Inauguro questo mese una sezione che non so quanto senso abbia, non so quanto vivrà e non so nemmeno ancora se gli vorrò veramente bene: la sezione dedicata agli sconosciuti musicali.
Siccome può non apparire politicamente corretta tanta sincerità, la definiremo sezione dedicata a coloro i quali, per sfortuna e contrattempi della vita, ancora non hanno raggiunto la celebrità minima per essere considerati “conosciuti”.
Questo mese i protagonisti sono i Parco Lambro, un quintetto bolognese formatosi nel 2014.

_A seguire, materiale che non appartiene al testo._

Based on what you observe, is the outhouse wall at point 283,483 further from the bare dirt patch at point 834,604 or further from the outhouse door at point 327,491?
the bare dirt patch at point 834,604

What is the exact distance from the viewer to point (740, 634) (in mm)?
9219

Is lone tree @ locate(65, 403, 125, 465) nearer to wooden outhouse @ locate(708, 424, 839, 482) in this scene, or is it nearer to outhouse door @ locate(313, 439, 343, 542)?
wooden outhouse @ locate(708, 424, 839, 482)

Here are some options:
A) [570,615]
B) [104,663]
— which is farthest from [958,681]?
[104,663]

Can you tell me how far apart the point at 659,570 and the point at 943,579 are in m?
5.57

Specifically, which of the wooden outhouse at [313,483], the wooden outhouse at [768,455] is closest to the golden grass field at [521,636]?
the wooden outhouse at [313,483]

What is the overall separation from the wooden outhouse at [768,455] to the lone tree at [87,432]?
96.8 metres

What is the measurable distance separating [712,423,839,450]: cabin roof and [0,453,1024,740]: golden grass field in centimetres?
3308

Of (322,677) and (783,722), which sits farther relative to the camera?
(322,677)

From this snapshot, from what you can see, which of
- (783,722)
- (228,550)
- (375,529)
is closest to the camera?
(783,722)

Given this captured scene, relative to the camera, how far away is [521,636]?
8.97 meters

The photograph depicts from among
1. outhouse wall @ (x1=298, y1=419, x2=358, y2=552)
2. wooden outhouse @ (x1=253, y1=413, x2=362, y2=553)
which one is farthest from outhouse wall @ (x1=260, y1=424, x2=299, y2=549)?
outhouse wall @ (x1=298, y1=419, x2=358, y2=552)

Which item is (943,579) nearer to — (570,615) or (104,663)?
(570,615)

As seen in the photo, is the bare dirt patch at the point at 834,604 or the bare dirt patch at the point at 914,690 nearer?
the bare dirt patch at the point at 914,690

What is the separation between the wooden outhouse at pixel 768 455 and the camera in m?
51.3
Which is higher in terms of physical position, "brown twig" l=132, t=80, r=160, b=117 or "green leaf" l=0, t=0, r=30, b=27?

Il disco omonimo, pubblicato da Music Force e Toks Records nel 2017, contiene cinque brani su sette tracce di notevole potenza e sorprendente complessità. I brani, come scritto da biografia, “nascono da improvvisazioni musicali attraverso suoni elettronici, armonie jazz e ritmi punk”. Il risultato è un azzardo azzeccato, adatto a chi apprezza le sperimentazioni sonore fatte con capacità e tecnica.
La formazione vede cinque musicisti alle prese con sassofono (Clarissa Durizzotto), trombone, farfisa, moog, nord lead (Mirko Cisilino), chitarra, basso, microbrute (Giuseppe Calcagno), chitarra, basso, voce (Andrea Faidutti) e batteria (Alessandro Mansutti).
“Parco Lambro” è il primo disco dei Parco Lambro, un esordio che lancia ottimi segnali per quanto riguarda il sottobosco della musica nostrana. Vivaci, disturbati quanto basta, spontanei e decisamente intensi hanno prodotto un album che merita il tempo dedicato all’ascolto.
Alcune tracce sono sulla piattaforma di Soundcloud, un passaggio che consiglio vivamente a curiosi insoddisfatti delle canonicità da pop radiofonico.
Gli Area non sono stati dimenticati, la musica italiana è viva e lotta con noi.